俺の大学と、そう離れていないはずなのだが、初めて下りた駅の光景は、やはり新鮮だ。
駅を出ると、恐らく文化祭に向かっていると思われる人々がちらほらと見えた。生徒の家族、他校の制服に身を包んだ高校生、あるいはオープンキャンパスがてらに行くと思われる中学生などなど。みんな同じ方向へと向かっている。
俺も、人々のその流れにのる形で、彼女の高校へと向かう。
シャー芯の君の高校の校舎が見えたとき、ポン、ポン・・・・・・という音が聞こえた。
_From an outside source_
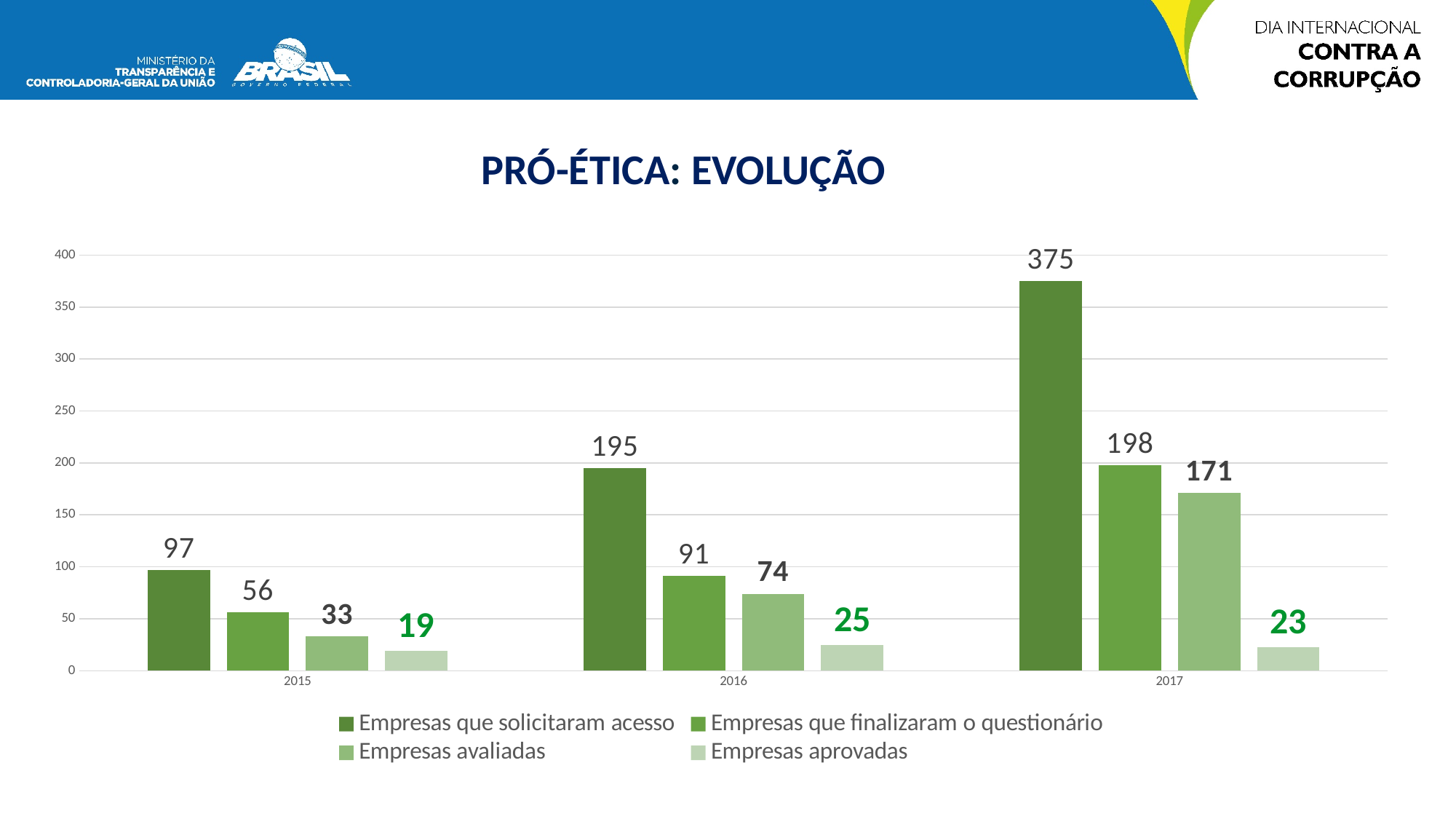
What is the value for Empresas avaliadas in 2016? 74 What kind of chart is shown on the slide? Bar chart What is the value for Empresas aprovadas in 2015? 19 In which year was the number of Empresas que finalizaram o questionário highest? 2017 Which is larger: Empresas avaliadas in 2017 or Empresas que finalizaram o questionário in 2016? Empresas avaliadas in 2017 In which year was the number of Empresas aprovadas lowest? 2015 How many years are shown on the x axis? 3 How many series does the legend list? 4 Does the number of Empresas que solicitaram acesso rise or fall from 2015 to 2017? Rise What is the difference between Empresas que solicitaram acesso in 2017 and in 2016? 180 Is the value for Empresas que solicitaram acesso in 2016 greater or less than 150? greater How many companies requested access (Empresas que solicitaram acesso) in 2017? 375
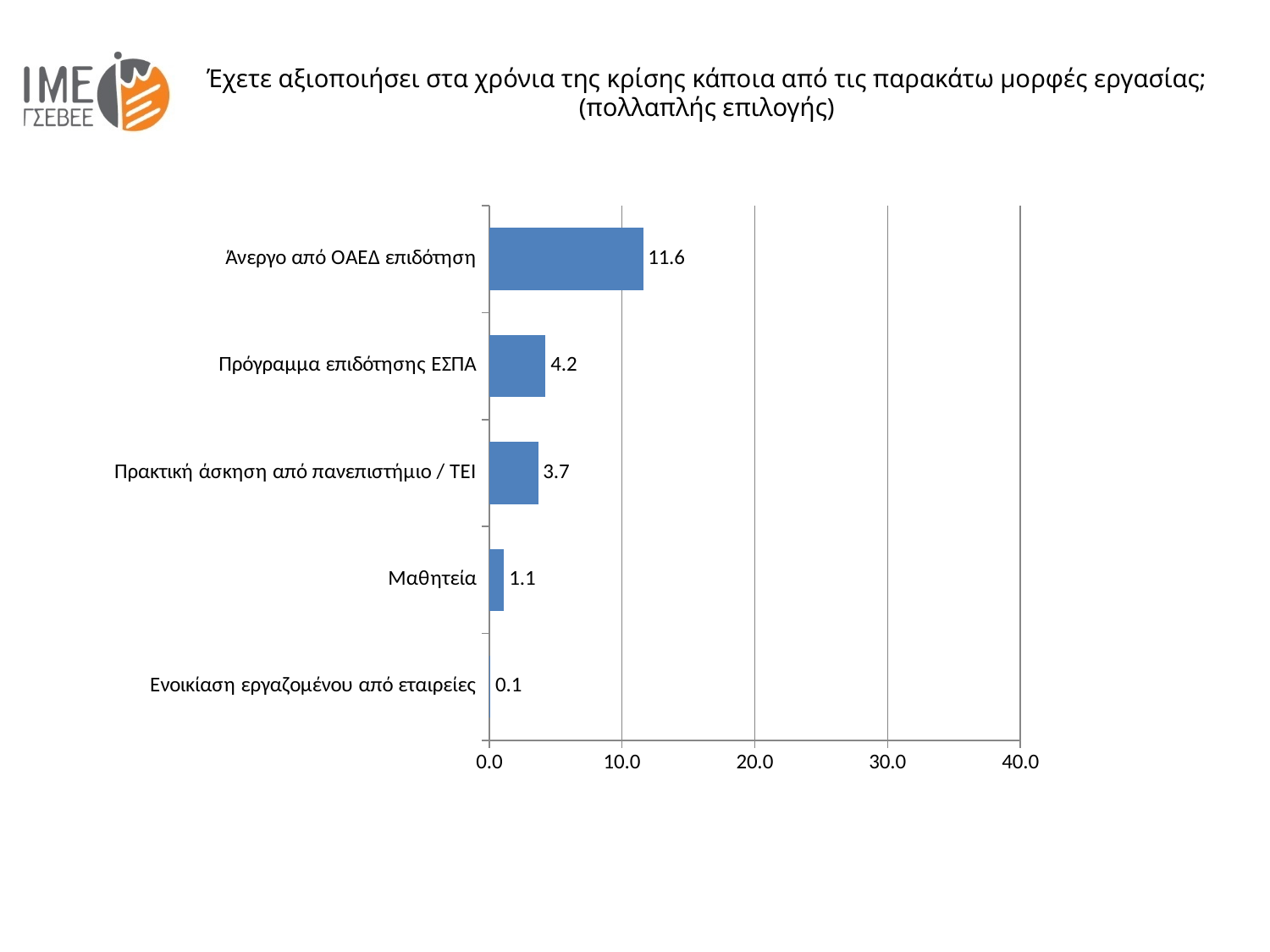
Which category has the lowest value? Ενοικίαση εργαζομένου από εταιρείες How many categories are shown in the chart? 5 What is the value for Άνεργο από ΟΑΕΔ επιδότηση? 11.6 What is the value for Πρόγραμμα επιδότησης ΕΣΠΑ? 4.2 Which category has the highest value? Άνεργο από ΟΑΕΔ επιδότηση What kind of chart is shown on the slide? bar chart What is the difference between the values for Άνεργο από ΟΑΕΔ επιδότηση and Πρόγραμμα επιδότησης ΕΣΠΑ? 7.4 What is the value for Ενοικίαση εργαζομένου από εταιρείες? 0.1 Is the value for Άνεργο από ΟΑΕΔ επιδότηση greater or less than 10.0? greater Which is larger, the value for Πρόγραμμα επιδότησης ΕΣΠΑ or the value for Μαθητεία? Πρόγραμμα επιδότησης ΕΣΠΑ What is the value for Μαθητεία? 1.1 What is the value for Πρακτική άσκηση από πανεπιστήμιο / ΤΕΙ? 3.7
その姿は見えないが、恐らく花火の打ち上げられる音だろう。丁度、文化祭が始まったようだ。
「へい、お兄さん!うちのたこ焼き食っていかない?」
「それより、私たちのホットドッグはいかが?ぜっっったいに美味しいよ?」
「時間的にはまだお腹空いていないでしょ?だったら射撃部のビームライフル体験コーナーはいかが?」
校門をくぐった途端、怒濤の勢いで高校生たちの宣伝が、俺に押し寄せてきた。
「お、おう・・・・・・」
押し寄せてくる高校生たちの熱量をなんとか受け流しながら、前に進む俺。当初の目的は、シャー芯の君のいる美術部だ。まずはそこに行かねば。
それにしても、都会の高校の文化祭ってのは、こうも熱気に溢れたものなのか。俺のいた地方の高校の文化祭とは大違いだ。
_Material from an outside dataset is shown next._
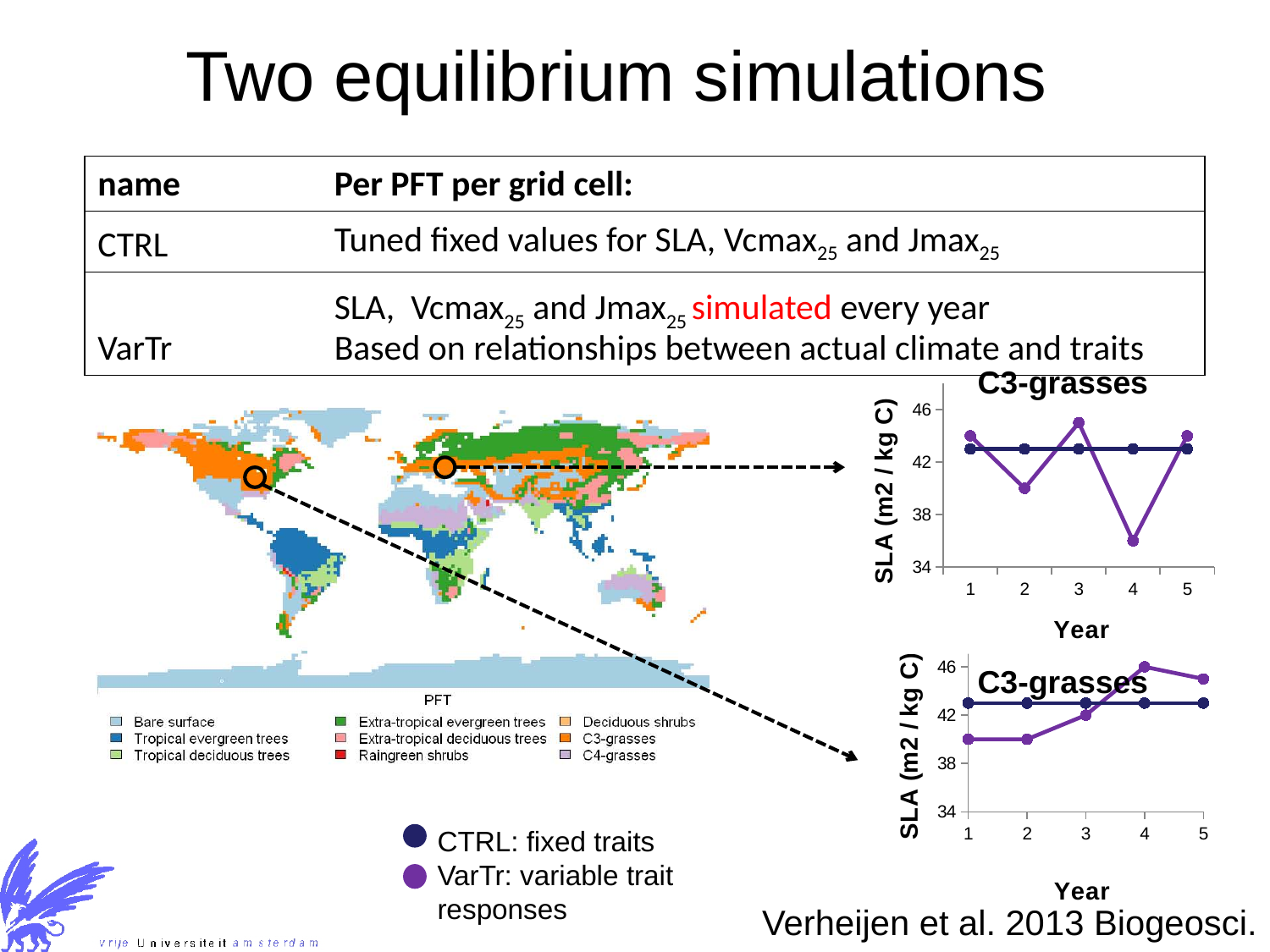
In the top-right C3-grasses chart, which series has the larger value in year 4, CTRL or VarTr? CTRL In the top-right C3-grasses chart, in which year is the VarTr series highest? 3 In the bottom-right C3-grasses chart, is the VarTr value for year 2 greater or less than 42? less In the top-right C3-grasses chart, in which year is the VarTr series lowest? 4 How many series does the legend list for the C3-grasses charts? 2 In the bottom-right C3-grasses chart, which series has the larger value in year 1, CTRL or VarTr? CTRL In the bottom-right C3-grasses chart, does the VarTr series rise or fall from year 1 to year 4? rise In the top-right C3-grasses chart, is the VarTr value for year 3 greater or less than 42? greater What is the y-axis label of the top-right C3-grasses chart? SLA (m2 / kg C) In the top-right C3-grasses chart, is the VarTr value for year 4 greater or less than 38? less In the top-right C3-grasses chart, how many years are plotted along the x axis? 5 What kind of chart is the top-right chart titled C3-grasses? line chart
さて、美術部の展示のあるところは・・・・・・俺は受付で渡されたパンフレットで、改めて位置を確認する。そして、美術部へと向かう。
賑やかな廊下を歩いていると、前方からデカいペンギンがやってきた。
もちろん、本物のペンギンではない。くちばしの下部分あたりから、人間の顔が見える。つまり、着ぐるみだ。
向かいから歩いてくる巨大ペンギンと俺との距離が近づいてくる。
あれ?よく見たら、ペンギンの人間部分の顔ってどこかで見たことがあるような・・・・・・シャー芯の君!?
向こうもほぼ同時に、俺に気付いたみたいだ。
「・・・・・・こんにちは、フーコー先輩」
頬を朱に染めて、挨拶をしてくるペンギン姿のシャー芯の君。
「ああ、こんにちは。つかぬ事を尋ねるが、その恰好はなんだ?」
「ああ、これね」
苦笑しながら彼女はチラシを渡してくる。
「うちのクラスの出し物で、水族館カフェをやっているのよ。良かったらこっちにも来てね。じゃ、私はまだ宣伝があるので」
そう言うと、慣れない着ぐるみをしているせいか、ヨタヨタとした足取りでシャー芯の君は廊下を歩いていった。
手渡されたチラシを見ながら、俺は考える。このまま美術部に行くか、それともこのチラシに書かれている水族館カフェに先に行くか。
よし決めた。まず水族館カフェに行こう。ここからだと比較的近いしな。
俺は水族館カフェのある場所へと向かう。